Thomas H. Ptacek(a) Ruhr strikes again.
(b) This is one of the all-time great cryptography footguns: not filling the ECDSA modulus.
Couldn't be any more thrilled.
Sean's writeup of the mechanics of this attack in his Cryptopals set 8 is *so good*.
The big thing here is is a programmer-brain impedance mismatch.
You need a cryptographically random 521 bit modulus, to work P-521. Your libraries easily generate 512-bit moduli. 512 bits seems essentially as cryptographically unguessable as 521 bits. If these were like, AES keys, the distinction would not matter.
But it matters a fuckload in asymmetric cryptography, because 521-512 leaves 9 bits biased to 0, which over a collection of signatures lets you set up a linear algebra problem to recover the secret key.
I don't keep up with any of this literature but last time I checked there was like an academic arms race to see just how few bits of bias you'd need to solve for a private key, and the 1-bit barrier was broken a long time ago.

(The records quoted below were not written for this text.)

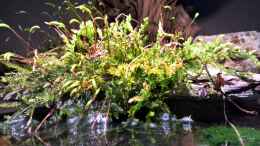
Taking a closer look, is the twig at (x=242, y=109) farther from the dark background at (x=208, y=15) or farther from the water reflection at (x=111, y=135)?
the dark background at (x=208, y=15)

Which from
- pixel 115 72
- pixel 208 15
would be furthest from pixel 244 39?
pixel 115 72

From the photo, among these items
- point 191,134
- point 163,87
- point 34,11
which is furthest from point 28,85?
point 34,11

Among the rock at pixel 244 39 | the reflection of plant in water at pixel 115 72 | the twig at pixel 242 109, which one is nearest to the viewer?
the twig at pixel 242 109

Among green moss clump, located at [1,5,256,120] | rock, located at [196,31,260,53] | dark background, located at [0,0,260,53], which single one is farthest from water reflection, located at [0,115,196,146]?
dark background, located at [0,0,260,53]

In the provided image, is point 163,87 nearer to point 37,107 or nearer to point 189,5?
point 37,107

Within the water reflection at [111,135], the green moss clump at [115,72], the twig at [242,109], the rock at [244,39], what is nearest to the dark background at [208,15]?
the rock at [244,39]

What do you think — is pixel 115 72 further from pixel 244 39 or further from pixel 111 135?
pixel 244 39
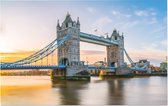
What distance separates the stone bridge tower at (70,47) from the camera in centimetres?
2914

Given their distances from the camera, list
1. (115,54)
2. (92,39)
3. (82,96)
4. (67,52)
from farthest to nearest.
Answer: (115,54), (92,39), (67,52), (82,96)

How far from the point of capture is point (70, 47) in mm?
29516

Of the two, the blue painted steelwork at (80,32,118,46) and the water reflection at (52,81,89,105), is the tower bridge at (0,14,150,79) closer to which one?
the blue painted steelwork at (80,32,118,46)

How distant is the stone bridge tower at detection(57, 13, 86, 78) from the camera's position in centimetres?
2914

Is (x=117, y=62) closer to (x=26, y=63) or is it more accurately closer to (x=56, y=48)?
(x=56, y=48)

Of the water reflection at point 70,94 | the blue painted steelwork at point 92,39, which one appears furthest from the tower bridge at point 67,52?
the water reflection at point 70,94

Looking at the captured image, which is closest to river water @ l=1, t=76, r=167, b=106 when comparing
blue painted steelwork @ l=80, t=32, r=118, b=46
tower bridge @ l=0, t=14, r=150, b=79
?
tower bridge @ l=0, t=14, r=150, b=79

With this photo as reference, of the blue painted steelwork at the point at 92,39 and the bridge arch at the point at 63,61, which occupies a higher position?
→ the blue painted steelwork at the point at 92,39

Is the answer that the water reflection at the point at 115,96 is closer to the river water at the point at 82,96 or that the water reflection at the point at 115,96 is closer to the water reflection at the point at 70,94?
the river water at the point at 82,96

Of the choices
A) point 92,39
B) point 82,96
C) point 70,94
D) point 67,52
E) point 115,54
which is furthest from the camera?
point 115,54

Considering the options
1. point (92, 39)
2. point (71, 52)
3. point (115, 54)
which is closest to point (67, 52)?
point (71, 52)

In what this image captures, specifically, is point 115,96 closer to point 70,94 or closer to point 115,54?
point 70,94

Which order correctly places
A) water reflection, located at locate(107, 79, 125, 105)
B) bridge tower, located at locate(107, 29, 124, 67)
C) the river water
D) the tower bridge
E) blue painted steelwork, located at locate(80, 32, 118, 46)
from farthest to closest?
bridge tower, located at locate(107, 29, 124, 67) → blue painted steelwork, located at locate(80, 32, 118, 46) → the tower bridge → the river water → water reflection, located at locate(107, 79, 125, 105)

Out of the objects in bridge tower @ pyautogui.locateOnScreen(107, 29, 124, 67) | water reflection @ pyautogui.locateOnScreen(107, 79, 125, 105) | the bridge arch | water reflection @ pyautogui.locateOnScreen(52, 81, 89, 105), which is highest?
bridge tower @ pyautogui.locateOnScreen(107, 29, 124, 67)
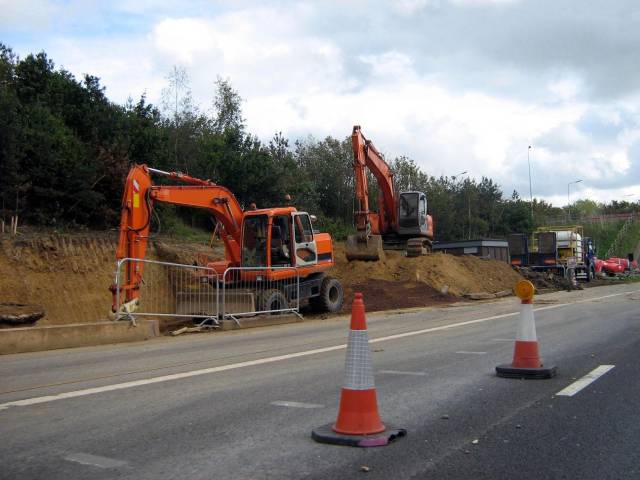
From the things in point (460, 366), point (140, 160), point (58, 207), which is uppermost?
point (140, 160)

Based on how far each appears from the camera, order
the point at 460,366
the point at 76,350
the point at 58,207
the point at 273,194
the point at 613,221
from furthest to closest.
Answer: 1. the point at 613,221
2. the point at 273,194
3. the point at 58,207
4. the point at 76,350
5. the point at 460,366

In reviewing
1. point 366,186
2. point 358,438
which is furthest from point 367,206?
point 358,438

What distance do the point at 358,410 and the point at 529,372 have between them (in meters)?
3.40

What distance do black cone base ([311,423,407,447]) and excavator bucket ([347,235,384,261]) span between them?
2129 cm

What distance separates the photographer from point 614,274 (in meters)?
48.0

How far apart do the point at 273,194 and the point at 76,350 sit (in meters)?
24.9

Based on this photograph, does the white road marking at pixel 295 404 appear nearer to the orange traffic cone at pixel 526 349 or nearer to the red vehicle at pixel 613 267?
the orange traffic cone at pixel 526 349

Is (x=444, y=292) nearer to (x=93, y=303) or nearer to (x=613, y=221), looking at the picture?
(x=93, y=303)

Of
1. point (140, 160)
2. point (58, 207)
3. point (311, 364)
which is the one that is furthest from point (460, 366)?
point (140, 160)

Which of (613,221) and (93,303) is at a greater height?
(613,221)

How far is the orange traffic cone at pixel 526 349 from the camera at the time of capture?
784cm

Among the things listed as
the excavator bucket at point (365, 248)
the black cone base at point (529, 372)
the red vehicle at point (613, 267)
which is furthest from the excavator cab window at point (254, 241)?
the red vehicle at point (613, 267)

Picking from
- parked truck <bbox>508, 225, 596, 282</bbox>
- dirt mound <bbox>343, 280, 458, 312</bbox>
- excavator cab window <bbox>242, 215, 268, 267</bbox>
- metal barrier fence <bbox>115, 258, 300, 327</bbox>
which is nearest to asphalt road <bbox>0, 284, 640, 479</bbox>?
metal barrier fence <bbox>115, 258, 300, 327</bbox>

Also: this is the bug Alex wrote an exploit for in the Hiring Post I wrote at Matasano.
The unstoppable Kelby Ludwig wrote an IPython notebook that works through examples from Boneh's Hidden Number Problem paper, is a good overview, and will steer you around some comprehension pitfalls:
https://github.com/kelbyludwig/notebooks/blob/master/The%20Hidden%20Number%20Problem.ipynb
Clemens@tqbf Related work that does the same thing with a side-channel exposed by smartcards: https://minerva.crocs.fi.muni.cz/
We're all sure our ECDSA signatures can't be measured or are constant time in the length of the modulus, right?
lambdafu@tqbf 1-bit barrier was broken using Bleichenbacher FFT, with a lot of signatures. For crypto, best lattice break is Albrecht/Heninger "On Bounded Distance Decoding with Predicate: Breaking the Lattice Barrier for the Hidden Number Problem", which was just improved by Gao, Wang, Hu, He "Attacking ECDSA with Nonce Leakage by Lattice Sieving: Bridging the Gap with Fourier Analysis-based Attacks". The latter is pre-print only so far, but reports lattice attack with sub-1-bit leak for 160bit ECDSA.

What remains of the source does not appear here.